● Exercise prompt
Once the line containing "common name: asiatic brush-tailed porcupine" has been written out, stop; until then, restate each line of the entries below word for word from the first.
*** Supplied records ***
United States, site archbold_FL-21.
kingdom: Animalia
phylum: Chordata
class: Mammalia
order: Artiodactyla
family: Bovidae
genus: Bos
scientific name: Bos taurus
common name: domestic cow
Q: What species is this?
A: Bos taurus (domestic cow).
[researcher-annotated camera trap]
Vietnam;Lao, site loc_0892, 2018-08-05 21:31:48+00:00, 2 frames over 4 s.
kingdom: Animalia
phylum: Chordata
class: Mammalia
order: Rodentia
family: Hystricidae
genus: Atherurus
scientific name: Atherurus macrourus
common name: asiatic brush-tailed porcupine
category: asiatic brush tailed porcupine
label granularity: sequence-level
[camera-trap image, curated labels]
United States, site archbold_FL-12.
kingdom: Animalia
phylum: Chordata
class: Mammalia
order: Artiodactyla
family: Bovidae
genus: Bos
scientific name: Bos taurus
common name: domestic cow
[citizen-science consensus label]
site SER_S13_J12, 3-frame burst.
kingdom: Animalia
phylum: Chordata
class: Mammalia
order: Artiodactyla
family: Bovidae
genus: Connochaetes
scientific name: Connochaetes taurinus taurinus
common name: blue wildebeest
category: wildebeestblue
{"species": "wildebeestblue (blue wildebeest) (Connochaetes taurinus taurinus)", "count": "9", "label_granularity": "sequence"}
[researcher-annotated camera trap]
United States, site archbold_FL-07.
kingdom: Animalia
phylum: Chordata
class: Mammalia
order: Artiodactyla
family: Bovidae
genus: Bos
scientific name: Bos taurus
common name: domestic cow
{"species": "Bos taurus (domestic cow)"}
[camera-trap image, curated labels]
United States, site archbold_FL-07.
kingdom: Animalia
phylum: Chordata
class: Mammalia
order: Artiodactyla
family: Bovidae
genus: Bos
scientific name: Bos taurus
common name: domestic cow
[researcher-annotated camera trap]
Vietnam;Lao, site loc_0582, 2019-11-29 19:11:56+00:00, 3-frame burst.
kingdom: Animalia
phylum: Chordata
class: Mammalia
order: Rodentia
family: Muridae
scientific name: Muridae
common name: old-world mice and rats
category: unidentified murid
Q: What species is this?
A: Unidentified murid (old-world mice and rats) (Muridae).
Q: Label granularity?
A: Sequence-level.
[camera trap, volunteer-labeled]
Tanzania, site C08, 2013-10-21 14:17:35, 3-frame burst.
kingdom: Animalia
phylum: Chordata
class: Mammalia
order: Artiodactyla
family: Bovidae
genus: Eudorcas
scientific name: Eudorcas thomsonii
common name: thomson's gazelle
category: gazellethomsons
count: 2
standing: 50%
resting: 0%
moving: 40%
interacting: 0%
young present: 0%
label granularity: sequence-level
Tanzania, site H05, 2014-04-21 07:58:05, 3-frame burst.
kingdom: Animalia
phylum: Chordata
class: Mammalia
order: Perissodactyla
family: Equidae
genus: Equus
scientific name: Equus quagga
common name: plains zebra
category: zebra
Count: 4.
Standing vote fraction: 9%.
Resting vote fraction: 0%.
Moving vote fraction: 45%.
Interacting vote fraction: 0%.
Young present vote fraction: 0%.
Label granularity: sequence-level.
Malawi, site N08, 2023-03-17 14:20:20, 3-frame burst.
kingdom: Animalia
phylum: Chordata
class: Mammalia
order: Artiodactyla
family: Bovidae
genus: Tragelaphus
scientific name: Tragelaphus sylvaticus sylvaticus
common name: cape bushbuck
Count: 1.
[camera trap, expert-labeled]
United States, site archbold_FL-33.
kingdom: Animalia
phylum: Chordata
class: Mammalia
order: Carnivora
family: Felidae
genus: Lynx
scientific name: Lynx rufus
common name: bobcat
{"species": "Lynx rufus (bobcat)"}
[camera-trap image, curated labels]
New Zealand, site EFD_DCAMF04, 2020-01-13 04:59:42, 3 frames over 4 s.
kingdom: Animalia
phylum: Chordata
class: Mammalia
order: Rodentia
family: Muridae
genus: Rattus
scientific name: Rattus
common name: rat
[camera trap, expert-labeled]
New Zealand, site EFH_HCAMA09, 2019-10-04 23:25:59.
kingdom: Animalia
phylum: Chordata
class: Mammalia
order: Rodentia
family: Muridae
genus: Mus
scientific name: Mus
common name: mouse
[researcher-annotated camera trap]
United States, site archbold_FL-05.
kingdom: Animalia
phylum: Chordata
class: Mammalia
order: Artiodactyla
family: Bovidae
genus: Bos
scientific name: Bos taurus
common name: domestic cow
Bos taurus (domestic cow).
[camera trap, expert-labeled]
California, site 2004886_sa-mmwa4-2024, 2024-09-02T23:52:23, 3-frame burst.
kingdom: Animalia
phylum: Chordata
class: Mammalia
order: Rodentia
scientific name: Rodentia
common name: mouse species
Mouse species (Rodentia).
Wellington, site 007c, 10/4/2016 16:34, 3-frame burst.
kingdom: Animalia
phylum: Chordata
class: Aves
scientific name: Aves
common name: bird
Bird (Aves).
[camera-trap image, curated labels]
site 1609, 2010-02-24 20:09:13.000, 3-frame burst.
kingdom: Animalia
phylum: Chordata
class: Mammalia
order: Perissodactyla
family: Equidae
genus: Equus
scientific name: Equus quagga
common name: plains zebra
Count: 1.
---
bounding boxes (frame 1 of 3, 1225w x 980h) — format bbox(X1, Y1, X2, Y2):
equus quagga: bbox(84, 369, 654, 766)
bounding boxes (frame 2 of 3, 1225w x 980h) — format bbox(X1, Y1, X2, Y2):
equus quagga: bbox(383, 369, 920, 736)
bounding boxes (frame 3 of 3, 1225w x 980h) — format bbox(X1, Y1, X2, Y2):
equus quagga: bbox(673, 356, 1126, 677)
*** End of Supplied records ***
● Your solution
United States, site archbold_FL-21.
kingdom: Animalia
phylum: Chordata
class: Mammalia
order: Artiodactyla
family: Bovidae
genus: Bos
scientific name: Bos taurus
common name: domestic cow
Q: What species is this?
A: Bos taurus (domestic cow).
[researcher-annotated camera trap]
Vietnam;Lao, site loc_0892, 2018-08-05 21:31:48+00:00, 2 frames over 4 s.
kingdom: Animalia
phylum: Chordata
class: Mammalia
order: Rodentia
family: Hystricidae
genus: Atherurus
scientific name: Atherurus macrourus
common name: asiatic brush-tailed porcupine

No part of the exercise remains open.